◆ **Exercise brief**:
Word for word, transcribe the lines below and drop the pictures.

◆ **Data excerpt**:
• • •
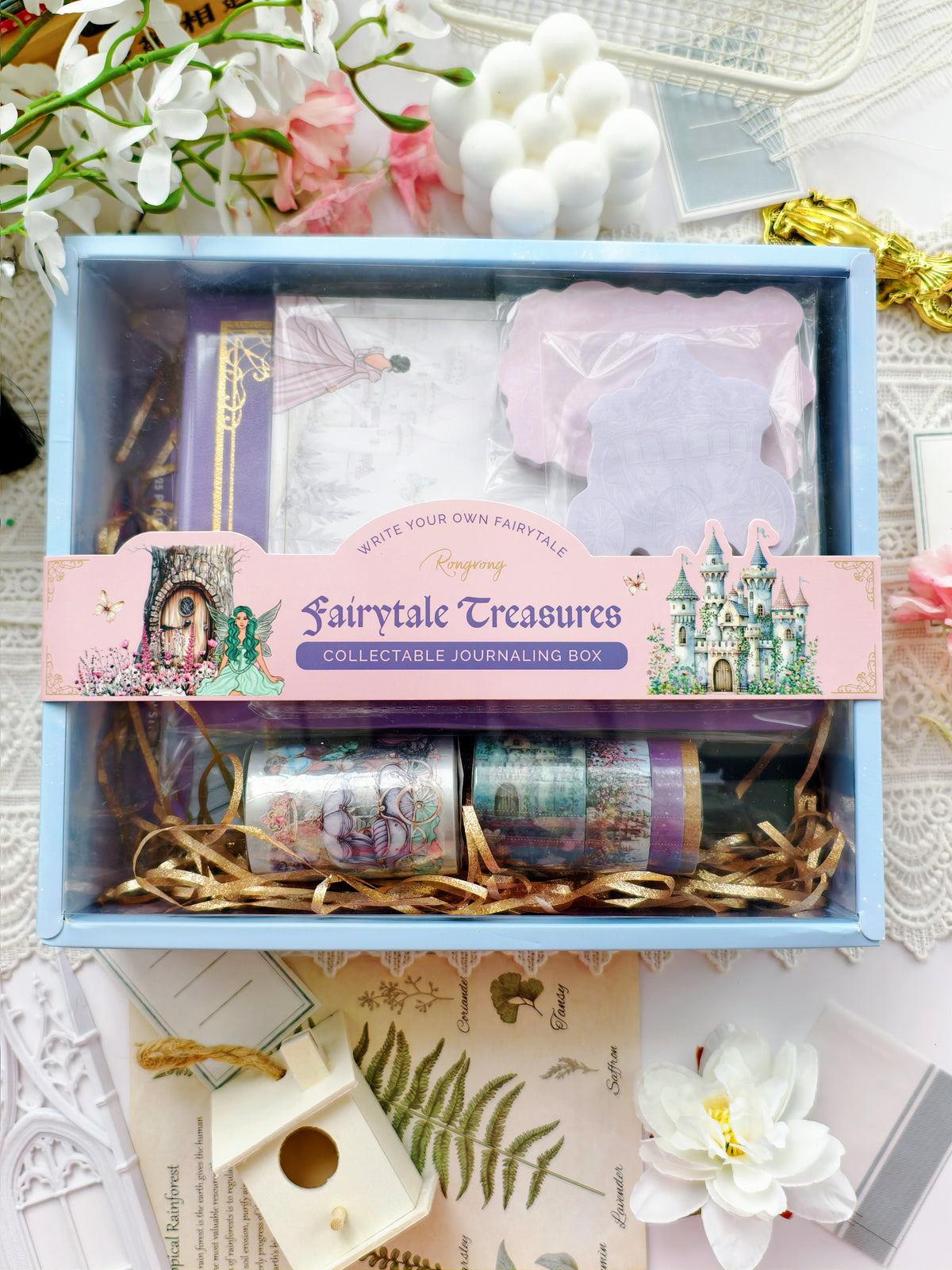 Collectible journaling box with decorative items and 'Fairytale Treasures' packaging on a floral background.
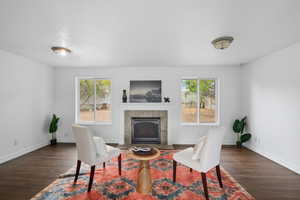 Sitting room with a tile fireplace, dark wood-type flooring, a textured ceiling, and ornamental molding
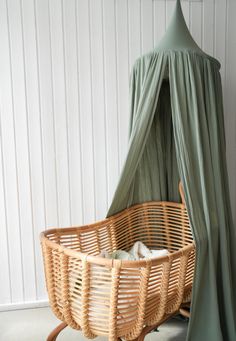 a wicker bed with a canopy in front of a white wall and wooden floor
• • •
◆ **Answer area**:
 Collectible journaling box with decorative items and 'Fairytale Treasures' packaging on a floral background.
 Sitting room with a tile fireplace, dark wood-type flooring, a textured ceiling, and ornamental molding
 a wicker bed with a canopy in front of a white wall and wooden floor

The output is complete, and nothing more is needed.